Document passage:
****************

Interpretation of the Act on Equality between Women and Men and the Pregnant Workers Directive 92/85/EEC: right to return to work within 14 weeks of the start of pregnancy leave (TAS 697/2023, issued on 13 March 2024)
After being contacted, the Ombudsman for Equality presented in statement 697/2023 a legal assessment of whether the protection of pregnant workers and the prohibition of discrimination allowed preventing an employee who has recently given birth from returning to work before 14 weeks has elapsed from the start of the employee’s pregnancy leave or if this should be considered discrimination.
The Ombudsman for Equality was requested to issue a statement on the interpretation of the Act on Equality between Women and Men (‘Equality Act’) and the Pregnant Workers Directive 92/85/EEC underlying it in relation to the protection of an employee in the teaching sector who had recently given birth and the employee’s right to interrupt their pregnancy leave for the summer and to receive pay paid for this period. If the employee was not allowed to return to work for the summer from her statutory family leave, this would affect the payment of the employee’s wages.

****************

Set task A: Translate this sentence from the Ombudsman statement on returning from pregnancy leave into Spanish: "If the employee was not allowed to return to work for the summer from her statutory family leave, this would affect the payment of the employee's wages."
Set task B: Continue the Ombudsman statement on returning to work after pregnancy leave, starting after its final sentence.

Data shown:
****************

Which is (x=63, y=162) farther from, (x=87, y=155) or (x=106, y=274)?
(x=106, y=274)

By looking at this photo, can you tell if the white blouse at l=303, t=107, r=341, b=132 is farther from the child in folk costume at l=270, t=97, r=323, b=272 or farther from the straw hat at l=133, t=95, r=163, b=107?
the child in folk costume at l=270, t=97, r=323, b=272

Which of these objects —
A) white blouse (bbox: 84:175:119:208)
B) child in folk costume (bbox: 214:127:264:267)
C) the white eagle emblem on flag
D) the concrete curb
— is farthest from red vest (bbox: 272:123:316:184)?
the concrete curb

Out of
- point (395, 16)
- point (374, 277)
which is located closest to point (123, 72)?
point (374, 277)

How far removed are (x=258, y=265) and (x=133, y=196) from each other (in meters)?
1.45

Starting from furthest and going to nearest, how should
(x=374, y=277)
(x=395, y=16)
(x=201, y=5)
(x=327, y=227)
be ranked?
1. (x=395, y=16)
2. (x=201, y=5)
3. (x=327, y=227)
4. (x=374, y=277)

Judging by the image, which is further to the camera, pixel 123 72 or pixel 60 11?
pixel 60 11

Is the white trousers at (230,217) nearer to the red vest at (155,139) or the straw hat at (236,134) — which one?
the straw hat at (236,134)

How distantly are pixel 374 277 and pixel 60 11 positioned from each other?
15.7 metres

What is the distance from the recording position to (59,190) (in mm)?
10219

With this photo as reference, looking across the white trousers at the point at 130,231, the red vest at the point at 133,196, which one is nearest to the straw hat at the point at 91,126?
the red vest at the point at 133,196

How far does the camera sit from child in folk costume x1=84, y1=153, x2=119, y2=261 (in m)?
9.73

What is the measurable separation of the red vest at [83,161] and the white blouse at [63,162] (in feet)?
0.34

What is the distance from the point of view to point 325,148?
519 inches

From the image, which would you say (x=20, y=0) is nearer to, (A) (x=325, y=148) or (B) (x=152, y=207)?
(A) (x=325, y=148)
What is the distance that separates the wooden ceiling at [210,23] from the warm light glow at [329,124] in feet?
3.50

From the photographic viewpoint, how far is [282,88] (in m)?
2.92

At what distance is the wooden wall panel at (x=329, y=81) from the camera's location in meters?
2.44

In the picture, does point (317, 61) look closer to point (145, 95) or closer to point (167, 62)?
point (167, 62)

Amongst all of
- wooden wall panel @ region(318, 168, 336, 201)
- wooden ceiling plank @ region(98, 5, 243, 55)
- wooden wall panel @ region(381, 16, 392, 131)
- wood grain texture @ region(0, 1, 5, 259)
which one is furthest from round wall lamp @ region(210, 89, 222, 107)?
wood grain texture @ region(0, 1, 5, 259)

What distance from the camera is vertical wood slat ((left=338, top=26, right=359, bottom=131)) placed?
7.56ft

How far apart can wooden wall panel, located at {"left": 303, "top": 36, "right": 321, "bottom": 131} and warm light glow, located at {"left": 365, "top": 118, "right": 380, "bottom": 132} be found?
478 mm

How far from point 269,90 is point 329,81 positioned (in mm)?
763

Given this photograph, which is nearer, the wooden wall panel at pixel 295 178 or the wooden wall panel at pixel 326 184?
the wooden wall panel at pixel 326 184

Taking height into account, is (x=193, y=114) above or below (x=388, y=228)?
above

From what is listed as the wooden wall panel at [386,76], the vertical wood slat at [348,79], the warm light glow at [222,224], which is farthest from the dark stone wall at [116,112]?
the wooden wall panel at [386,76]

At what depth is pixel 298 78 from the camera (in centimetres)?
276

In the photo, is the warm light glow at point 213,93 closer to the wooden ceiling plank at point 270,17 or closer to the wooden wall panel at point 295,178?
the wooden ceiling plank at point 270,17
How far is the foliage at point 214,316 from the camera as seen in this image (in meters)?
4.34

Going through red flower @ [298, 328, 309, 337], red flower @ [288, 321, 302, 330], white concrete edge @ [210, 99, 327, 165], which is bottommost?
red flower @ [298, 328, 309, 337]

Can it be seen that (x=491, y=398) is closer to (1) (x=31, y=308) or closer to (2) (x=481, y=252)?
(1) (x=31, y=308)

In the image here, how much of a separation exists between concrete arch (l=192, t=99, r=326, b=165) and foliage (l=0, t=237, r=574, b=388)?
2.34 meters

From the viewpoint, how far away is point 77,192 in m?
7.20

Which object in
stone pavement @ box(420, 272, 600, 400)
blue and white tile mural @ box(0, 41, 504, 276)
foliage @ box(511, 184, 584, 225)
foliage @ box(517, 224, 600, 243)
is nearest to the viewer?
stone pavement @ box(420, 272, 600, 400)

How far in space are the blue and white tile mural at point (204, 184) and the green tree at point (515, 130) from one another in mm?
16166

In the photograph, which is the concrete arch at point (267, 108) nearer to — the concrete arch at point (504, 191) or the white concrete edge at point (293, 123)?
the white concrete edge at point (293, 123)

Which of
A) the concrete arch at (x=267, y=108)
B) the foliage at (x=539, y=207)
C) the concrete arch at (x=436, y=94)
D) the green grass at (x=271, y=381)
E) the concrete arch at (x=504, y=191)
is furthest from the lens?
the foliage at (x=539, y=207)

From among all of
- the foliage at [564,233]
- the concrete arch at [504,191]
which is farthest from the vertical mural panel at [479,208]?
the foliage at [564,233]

****************

Final answer A: Si no se permitía a la empleada reincorporarse al trabajo durante el verano desde su permiso familiar legal, esto afectaría al pago del salario de la empleada.

Final answer B:
The Ombudsman for Equality’s statement on the interpretation is not binding on courts. Any disputes on the more detailed interpretation of collective agreements must always be finally resolved by bringing the case to the Labour Court, if the parties cannot settle the case by negotiation.
Applicable provisions
The prohibition of discrimination against pregnant workers and workers who have recently given birth is based on the EU Pregnant Workers Directive 92/85/EEC, which lays down a right to maternity leave of at least 14 continuous weeks to pregnant workers. This must include a compulsory maternity leave of at least two weeks. The Directive lays down a requirement for a risk assessment carried out by employers and the resulting required measures, which are the basis of pregnant worker protection. Employer’s must assess the exposure of workers that could endanger the workers’ safety or health or affect the pregnancy or breastfeeding of workers, and take measures to ensure that workers are not exposed to such risks. The Pregnant Workers Directive may not be invoked contrary to its purpose to weaken true equality.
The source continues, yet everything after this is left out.